Special guests for the event were the colour party led by members of the Royal Canadian Legion Branch No. 6.
A definite highlight of the ceremony was the Eagle Butte High School Choir’s special rendition of the folk/ rock classic “Dust in the Wind” to honour those soldiers who have fallen in Canada’s wars.
On Thursday morning Irvine School students held a special Remembrance Day program in the school’s gymnasium. Special guests on the day were Rev. Chelsea Masterman, who led the students in prayer for world peace, and Afghan War veteran Capt. Joel Grineau.
Grineau showed Irvine students a slideshow from his time in Afghanistan, and explained all the gear and machines Canadian soldiers used. He told the students about having to shower in a special module on the base where each soldier was only allowed three minutes a day, due to the scarcity of water. He told the enraptured kids several small stories about what daily life was like for both the soldiers and the local people they worked with in Afghanistan.

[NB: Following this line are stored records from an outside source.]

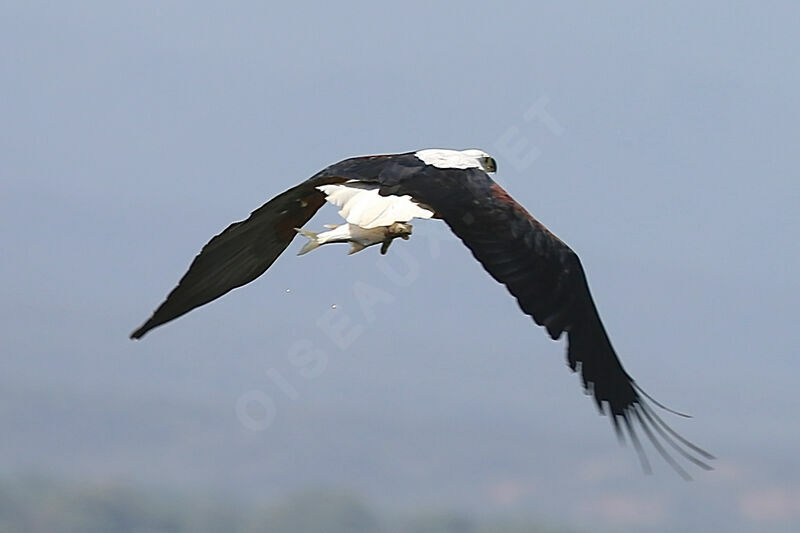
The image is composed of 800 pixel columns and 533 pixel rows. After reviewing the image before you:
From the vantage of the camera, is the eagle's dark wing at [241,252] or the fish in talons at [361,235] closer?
the fish in talons at [361,235]

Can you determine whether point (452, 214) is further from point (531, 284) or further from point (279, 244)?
point (279, 244)

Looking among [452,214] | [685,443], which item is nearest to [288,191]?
[452,214]

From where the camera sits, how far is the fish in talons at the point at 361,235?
1761 cm

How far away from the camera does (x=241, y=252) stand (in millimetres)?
19031

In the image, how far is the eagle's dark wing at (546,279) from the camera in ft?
55.8

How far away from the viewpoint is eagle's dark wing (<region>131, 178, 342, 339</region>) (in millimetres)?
18703

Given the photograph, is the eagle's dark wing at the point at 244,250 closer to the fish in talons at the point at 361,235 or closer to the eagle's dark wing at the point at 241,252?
the eagle's dark wing at the point at 241,252

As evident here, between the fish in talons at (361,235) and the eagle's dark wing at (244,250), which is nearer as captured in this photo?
the fish in talons at (361,235)

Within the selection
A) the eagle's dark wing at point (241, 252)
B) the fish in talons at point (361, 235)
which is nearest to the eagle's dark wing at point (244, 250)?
the eagle's dark wing at point (241, 252)

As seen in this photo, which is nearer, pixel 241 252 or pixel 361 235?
pixel 361 235

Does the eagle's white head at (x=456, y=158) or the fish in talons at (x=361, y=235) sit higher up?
the eagle's white head at (x=456, y=158)

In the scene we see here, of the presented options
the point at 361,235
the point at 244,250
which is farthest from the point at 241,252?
the point at 361,235

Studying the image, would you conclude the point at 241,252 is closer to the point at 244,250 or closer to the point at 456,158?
the point at 244,250

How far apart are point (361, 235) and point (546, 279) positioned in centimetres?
173
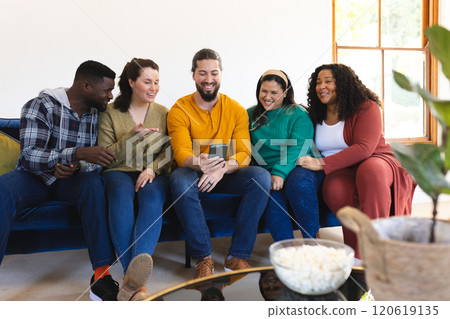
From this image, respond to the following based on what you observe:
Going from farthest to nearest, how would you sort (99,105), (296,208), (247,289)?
(99,105) < (296,208) < (247,289)

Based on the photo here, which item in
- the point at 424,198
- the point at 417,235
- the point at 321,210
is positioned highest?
the point at 417,235

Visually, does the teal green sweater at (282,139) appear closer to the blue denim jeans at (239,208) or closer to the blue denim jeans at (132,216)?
the blue denim jeans at (239,208)

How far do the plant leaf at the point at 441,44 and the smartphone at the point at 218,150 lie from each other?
1638 mm

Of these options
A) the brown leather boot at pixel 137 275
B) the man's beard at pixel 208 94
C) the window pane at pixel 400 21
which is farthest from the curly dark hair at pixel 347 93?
the window pane at pixel 400 21

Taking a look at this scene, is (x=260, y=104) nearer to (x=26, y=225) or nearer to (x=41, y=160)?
(x=41, y=160)

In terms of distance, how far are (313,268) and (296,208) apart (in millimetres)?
1194

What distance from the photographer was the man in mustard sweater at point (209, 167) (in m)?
1.87

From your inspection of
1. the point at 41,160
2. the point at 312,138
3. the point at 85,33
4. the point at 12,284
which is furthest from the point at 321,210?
the point at 85,33

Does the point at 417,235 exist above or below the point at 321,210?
above

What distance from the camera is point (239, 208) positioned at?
6.46 feet

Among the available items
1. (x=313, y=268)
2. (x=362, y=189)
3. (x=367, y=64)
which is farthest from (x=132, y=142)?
(x=367, y=64)

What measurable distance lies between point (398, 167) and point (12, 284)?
198 cm

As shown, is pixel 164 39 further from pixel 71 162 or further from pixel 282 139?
pixel 71 162
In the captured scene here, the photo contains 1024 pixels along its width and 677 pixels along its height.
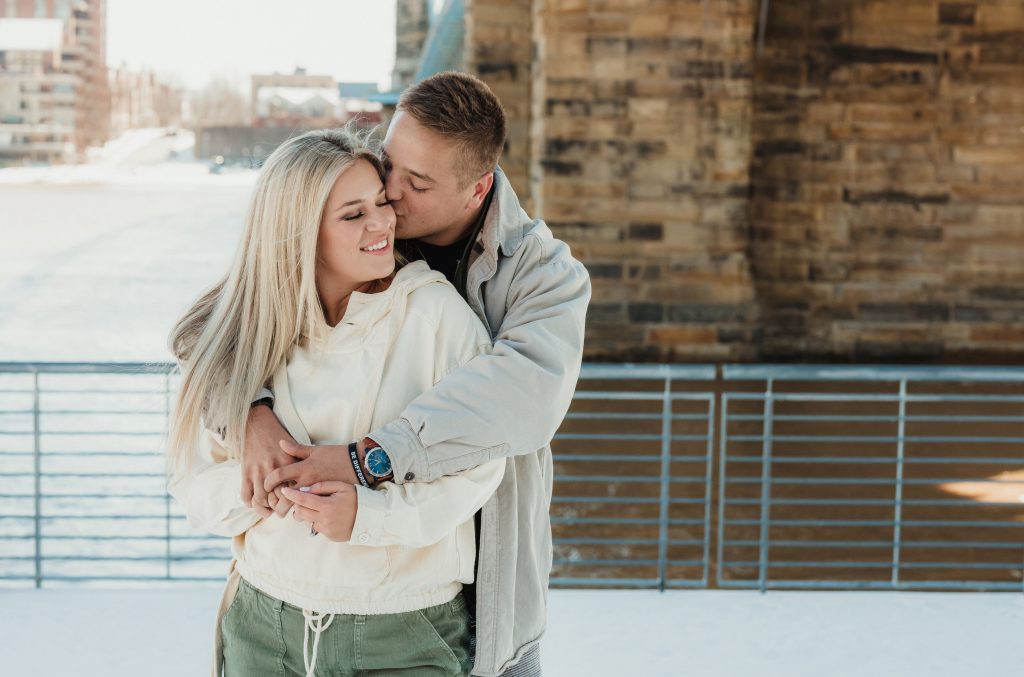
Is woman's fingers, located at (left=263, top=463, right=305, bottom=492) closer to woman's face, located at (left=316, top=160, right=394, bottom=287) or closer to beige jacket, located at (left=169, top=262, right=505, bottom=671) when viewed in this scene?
beige jacket, located at (left=169, top=262, right=505, bottom=671)

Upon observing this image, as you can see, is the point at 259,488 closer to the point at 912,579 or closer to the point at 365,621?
the point at 365,621

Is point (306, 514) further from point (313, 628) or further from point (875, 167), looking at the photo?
point (875, 167)

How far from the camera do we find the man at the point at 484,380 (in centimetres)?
161

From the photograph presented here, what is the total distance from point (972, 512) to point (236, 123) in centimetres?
9240

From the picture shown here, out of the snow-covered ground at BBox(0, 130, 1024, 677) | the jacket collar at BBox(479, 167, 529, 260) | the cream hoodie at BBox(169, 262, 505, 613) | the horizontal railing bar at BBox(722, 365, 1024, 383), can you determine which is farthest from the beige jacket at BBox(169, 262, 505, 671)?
the horizontal railing bar at BBox(722, 365, 1024, 383)

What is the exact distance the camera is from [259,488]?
162 cm

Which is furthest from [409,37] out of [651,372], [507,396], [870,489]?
[507,396]

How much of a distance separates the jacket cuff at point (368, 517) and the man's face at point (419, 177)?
19.2 inches

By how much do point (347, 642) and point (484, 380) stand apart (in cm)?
38

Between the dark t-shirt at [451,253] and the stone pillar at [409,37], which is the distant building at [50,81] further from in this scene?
the dark t-shirt at [451,253]

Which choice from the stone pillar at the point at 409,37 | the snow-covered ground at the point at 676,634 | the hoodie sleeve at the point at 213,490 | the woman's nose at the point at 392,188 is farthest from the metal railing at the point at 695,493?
the stone pillar at the point at 409,37

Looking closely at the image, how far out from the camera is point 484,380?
1.65 metres

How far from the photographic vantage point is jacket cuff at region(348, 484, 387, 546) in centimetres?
157

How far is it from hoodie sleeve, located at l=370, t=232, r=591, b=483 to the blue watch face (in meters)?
0.01
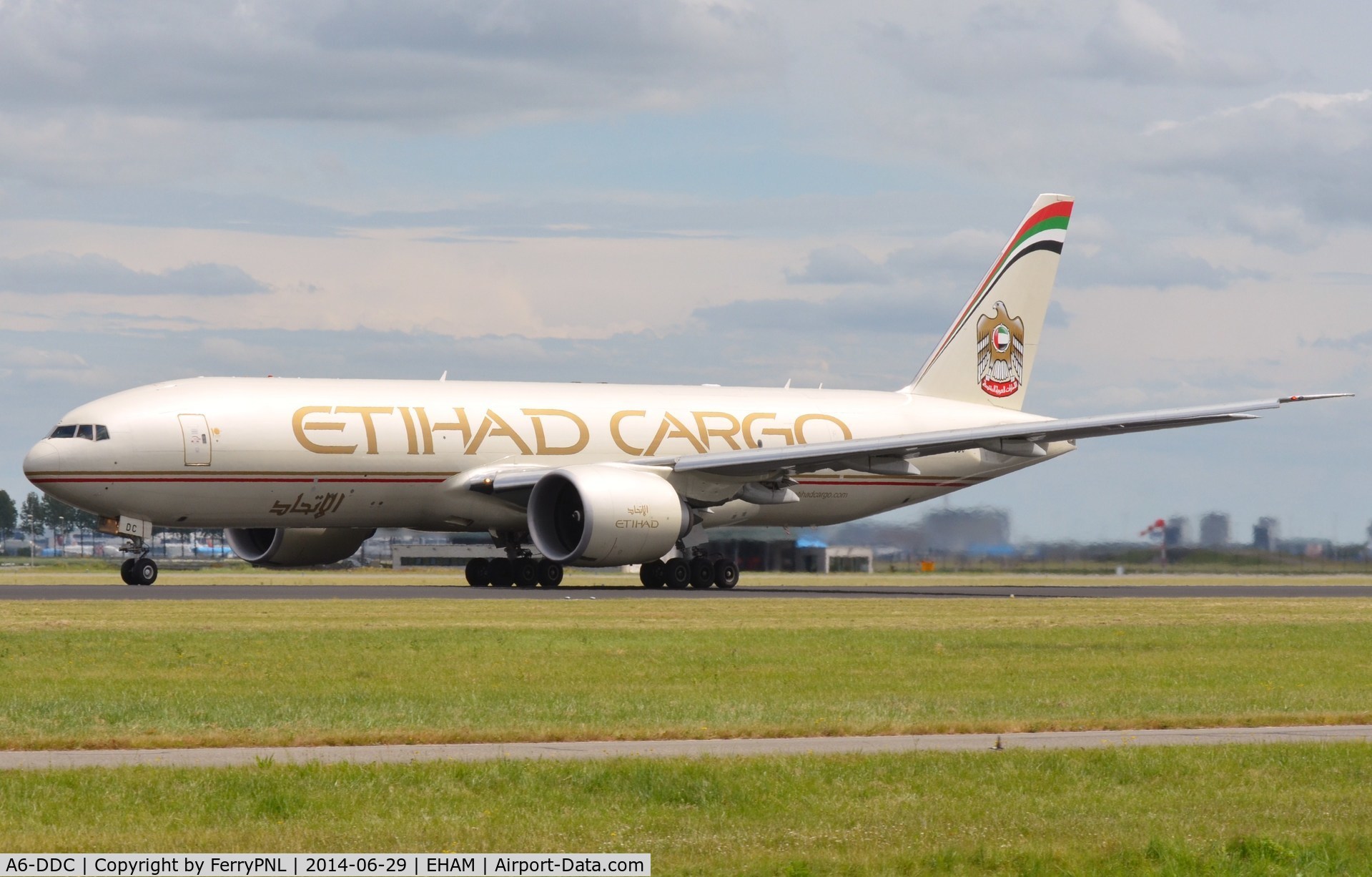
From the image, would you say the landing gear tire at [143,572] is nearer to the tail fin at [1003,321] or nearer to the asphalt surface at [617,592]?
the asphalt surface at [617,592]

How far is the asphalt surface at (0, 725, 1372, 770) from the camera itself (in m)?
12.7

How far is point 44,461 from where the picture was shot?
3712 cm

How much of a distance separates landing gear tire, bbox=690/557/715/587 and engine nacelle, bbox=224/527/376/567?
26.7 ft

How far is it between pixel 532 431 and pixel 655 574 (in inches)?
178

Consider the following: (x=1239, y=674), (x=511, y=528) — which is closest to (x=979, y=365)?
(x=511, y=528)

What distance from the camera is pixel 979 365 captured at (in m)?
49.8

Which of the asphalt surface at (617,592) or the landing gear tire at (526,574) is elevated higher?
the landing gear tire at (526,574)

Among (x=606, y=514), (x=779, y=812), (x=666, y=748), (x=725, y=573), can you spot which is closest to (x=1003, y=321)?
(x=725, y=573)

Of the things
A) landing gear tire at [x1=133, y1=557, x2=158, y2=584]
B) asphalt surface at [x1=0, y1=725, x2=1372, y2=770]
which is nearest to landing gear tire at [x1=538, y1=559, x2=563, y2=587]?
landing gear tire at [x1=133, y1=557, x2=158, y2=584]

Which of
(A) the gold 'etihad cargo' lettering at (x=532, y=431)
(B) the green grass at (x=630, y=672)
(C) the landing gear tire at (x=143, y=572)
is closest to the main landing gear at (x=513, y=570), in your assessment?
(A) the gold 'etihad cargo' lettering at (x=532, y=431)

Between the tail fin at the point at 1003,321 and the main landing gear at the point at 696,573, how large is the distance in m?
9.63

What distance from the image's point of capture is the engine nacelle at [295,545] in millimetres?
44375

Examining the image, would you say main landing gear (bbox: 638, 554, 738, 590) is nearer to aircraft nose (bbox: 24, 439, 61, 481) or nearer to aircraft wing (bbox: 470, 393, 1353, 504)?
aircraft wing (bbox: 470, 393, 1353, 504)

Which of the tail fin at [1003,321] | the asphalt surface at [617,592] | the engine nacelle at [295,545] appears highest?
the tail fin at [1003,321]
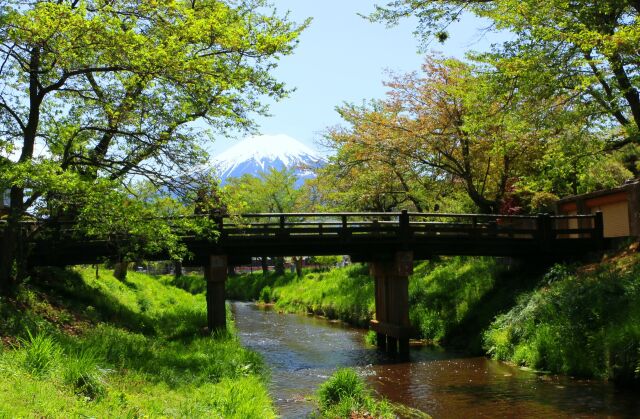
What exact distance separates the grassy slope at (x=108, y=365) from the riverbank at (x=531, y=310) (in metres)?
7.74

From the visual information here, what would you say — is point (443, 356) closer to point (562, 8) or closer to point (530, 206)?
point (562, 8)

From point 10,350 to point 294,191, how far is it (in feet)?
154

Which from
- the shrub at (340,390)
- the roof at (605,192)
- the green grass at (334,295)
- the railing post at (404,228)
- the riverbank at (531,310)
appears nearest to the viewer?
the shrub at (340,390)

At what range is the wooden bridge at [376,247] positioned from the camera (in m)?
17.7

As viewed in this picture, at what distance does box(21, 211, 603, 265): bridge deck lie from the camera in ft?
56.2

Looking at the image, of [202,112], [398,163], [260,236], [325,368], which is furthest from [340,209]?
[202,112]

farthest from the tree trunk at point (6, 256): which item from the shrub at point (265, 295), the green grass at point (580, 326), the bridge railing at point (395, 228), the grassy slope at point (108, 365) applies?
the shrub at point (265, 295)

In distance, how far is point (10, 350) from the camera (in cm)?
917

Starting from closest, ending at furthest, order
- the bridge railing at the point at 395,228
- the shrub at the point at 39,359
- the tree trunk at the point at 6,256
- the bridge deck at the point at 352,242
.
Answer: the shrub at the point at 39,359
the tree trunk at the point at 6,256
the bridge deck at the point at 352,242
the bridge railing at the point at 395,228

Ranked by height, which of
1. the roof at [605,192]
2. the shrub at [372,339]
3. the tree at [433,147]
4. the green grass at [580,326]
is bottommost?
the shrub at [372,339]

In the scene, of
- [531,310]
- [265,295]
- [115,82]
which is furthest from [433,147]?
[265,295]

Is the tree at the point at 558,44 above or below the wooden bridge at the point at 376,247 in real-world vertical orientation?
above

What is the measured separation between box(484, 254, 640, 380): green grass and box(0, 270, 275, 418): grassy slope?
7.61 m

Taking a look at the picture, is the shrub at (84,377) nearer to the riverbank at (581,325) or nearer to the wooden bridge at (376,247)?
the wooden bridge at (376,247)
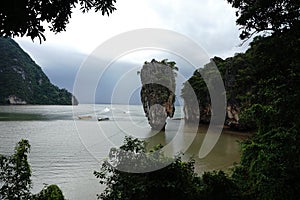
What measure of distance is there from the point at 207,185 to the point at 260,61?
2.91 metres

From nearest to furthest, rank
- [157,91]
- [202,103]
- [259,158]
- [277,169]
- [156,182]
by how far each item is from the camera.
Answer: [156,182] < [277,169] < [259,158] < [157,91] < [202,103]

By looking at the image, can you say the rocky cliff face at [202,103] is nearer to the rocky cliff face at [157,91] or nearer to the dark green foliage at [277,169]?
the rocky cliff face at [157,91]

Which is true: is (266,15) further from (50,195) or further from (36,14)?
(50,195)

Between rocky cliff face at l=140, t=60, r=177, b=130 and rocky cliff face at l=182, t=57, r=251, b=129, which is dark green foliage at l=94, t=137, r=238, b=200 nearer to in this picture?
rocky cliff face at l=140, t=60, r=177, b=130

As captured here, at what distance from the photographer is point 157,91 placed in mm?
30328

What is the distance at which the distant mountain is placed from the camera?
75.5 m

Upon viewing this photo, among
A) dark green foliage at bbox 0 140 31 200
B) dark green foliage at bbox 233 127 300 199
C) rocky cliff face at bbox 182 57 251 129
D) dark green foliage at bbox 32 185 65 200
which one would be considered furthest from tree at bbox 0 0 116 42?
rocky cliff face at bbox 182 57 251 129

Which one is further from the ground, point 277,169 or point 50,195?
point 277,169

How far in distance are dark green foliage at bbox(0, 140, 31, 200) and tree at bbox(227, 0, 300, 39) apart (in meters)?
5.47

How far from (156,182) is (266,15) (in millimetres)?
3995

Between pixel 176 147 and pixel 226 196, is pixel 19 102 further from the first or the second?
pixel 226 196

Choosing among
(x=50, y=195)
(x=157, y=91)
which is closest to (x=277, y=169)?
(x=50, y=195)

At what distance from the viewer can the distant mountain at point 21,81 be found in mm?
75500

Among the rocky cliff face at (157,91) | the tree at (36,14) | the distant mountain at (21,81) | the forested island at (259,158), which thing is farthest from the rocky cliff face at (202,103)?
the distant mountain at (21,81)
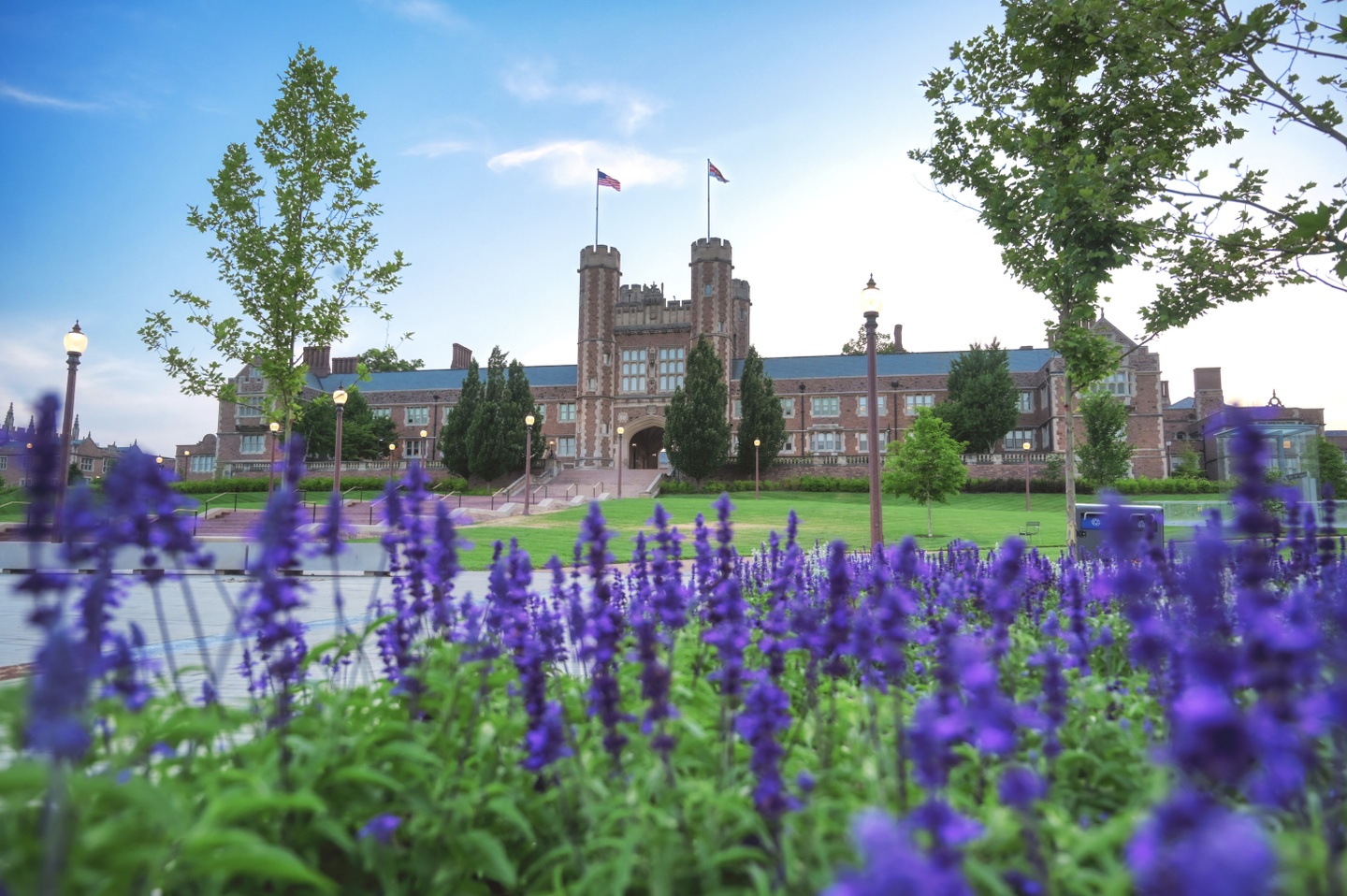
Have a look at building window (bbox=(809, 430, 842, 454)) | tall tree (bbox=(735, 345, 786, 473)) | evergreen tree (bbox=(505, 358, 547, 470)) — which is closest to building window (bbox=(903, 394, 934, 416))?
building window (bbox=(809, 430, 842, 454))

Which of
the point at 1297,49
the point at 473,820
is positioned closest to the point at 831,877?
the point at 473,820

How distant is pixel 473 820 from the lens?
254 centimetres

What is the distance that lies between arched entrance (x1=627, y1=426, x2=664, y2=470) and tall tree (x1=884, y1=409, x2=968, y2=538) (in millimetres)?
34949

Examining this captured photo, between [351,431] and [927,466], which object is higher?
[351,431]

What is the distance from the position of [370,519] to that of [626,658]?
3416 centimetres

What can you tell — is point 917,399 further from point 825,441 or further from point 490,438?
point 490,438

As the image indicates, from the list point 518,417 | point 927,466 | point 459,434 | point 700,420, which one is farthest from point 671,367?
point 927,466

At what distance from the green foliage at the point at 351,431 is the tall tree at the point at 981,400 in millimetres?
42909

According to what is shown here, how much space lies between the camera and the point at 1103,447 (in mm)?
45125

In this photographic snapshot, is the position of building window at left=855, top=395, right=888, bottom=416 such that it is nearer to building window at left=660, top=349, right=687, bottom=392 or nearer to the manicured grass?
building window at left=660, top=349, right=687, bottom=392

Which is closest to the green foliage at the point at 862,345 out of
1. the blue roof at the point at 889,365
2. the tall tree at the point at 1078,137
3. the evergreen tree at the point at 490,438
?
the blue roof at the point at 889,365

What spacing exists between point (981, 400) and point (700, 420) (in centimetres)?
1991

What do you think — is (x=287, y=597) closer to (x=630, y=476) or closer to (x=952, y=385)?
(x=630, y=476)

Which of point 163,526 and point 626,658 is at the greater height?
point 163,526
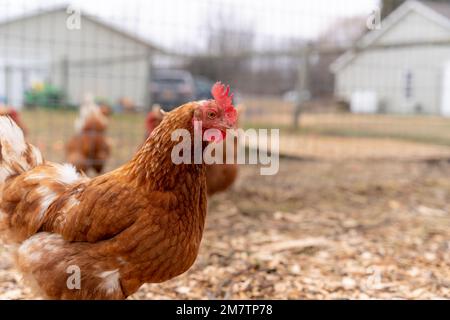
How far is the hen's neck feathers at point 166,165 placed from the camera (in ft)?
6.04

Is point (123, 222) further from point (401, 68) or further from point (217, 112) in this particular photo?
point (401, 68)

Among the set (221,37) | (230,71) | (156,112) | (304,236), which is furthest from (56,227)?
(230,71)

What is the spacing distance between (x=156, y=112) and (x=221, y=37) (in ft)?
6.17

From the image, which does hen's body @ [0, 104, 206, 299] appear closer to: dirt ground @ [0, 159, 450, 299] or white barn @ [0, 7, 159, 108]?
dirt ground @ [0, 159, 450, 299]

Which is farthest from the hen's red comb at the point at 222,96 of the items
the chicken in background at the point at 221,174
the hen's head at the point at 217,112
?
the chicken in background at the point at 221,174

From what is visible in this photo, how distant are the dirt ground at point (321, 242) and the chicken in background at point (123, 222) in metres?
0.72

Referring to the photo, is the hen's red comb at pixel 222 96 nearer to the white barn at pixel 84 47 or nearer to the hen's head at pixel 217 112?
the hen's head at pixel 217 112

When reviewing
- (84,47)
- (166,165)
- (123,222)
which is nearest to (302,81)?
(84,47)

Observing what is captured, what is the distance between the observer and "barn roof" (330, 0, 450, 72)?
7535 mm

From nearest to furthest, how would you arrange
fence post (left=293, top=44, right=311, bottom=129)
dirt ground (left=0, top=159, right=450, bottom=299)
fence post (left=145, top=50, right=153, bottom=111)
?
dirt ground (left=0, top=159, right=450, bottom=299) < fence post (left=145, top=50, right=153, bottom=111) < fence post (left=293, top=44, right=311, bottom=129)

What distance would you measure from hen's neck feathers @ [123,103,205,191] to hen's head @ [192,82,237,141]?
0.04 m

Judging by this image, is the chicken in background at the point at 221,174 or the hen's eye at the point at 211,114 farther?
the chicken in background at the point at 221,174

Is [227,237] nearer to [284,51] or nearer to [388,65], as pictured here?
[284,51]

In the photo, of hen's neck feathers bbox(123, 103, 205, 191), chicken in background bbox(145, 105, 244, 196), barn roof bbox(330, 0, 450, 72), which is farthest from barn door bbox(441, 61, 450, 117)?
hen's neck feathers bbox(123, 103, 205, 191)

He also brought several pieces of his military gear so the kids could get a closer look at them.
After Capt. Grineau finished speaking, the school held a special flag presentation and wreath-laying ceremony led by Capt. Grineau, Rev. Masterman, Christian Burkett, Braeden Fergusen, Noah Wagner and Savanna Gold.
Later, when the Grade 3A class read out Postcards for Peace to Canadian soldiers, thanking them for their service and for giving them a chance to have peace at home by serving abroad, Capt. Grineau had tears in his eyes.
On Thursday afternoon Schuler School held its own Remembrance Day celebration, which showcased special Remembrance Day recitations and songs sung by the classes. Pianist Mrs. Sehn accompanied the students as they sang “O Canada.” The Div. 1 class recited “In Flanders Fields” to start off the celebration. Div. 2 followed this up by singing “Little Poppy.” Finally the talented trio of Arinn Driediger, Trudy Loewen and Dannica Beck sang a beautiful song together called, “A Wish for Peace.”
Special guests for the day included Redcliff RCMP members Cst. Derek Kirstein and Cst. Jeff Waites, who wore their full dress serge for the visit, and keynote speaker Steve Driediger. Driediger spoke of those men and women who for religious reasons cannot fight in wars, but still help in other ways when war comes upon them. Driediger highlighted the stories of two conscientious objectors from the Second World War who played important roles in the war.
The first was André Trocmé, a pastor from the French village of La Chambron-sur-Lignon, who led a movement within the small community of 3,000 to bring in and hide over 1,000 Jewish Children from the Nazis.
The second was Cpl. Desmond Doss, the American Army medic who is the subject of Mel Gibson’s latest movie “Hacksaw Ridge.” Doss due to his religious beliefs refused to touch a weapon, but nonetheless took part in several battles and saved hundreds of lives. He eventually won the Medal of Honour for his courage during the Battle of Okinawa by going into the hottest fights to drag dozens of wounded soldiers out to safety. He was wounded himself while doing so.
The Schuler School ceremony concluded with students coming two or three at a time to pin their poppies on a special cross in a personal act of remembrance for all the veterans who have served and continue to serve in Canada’s military.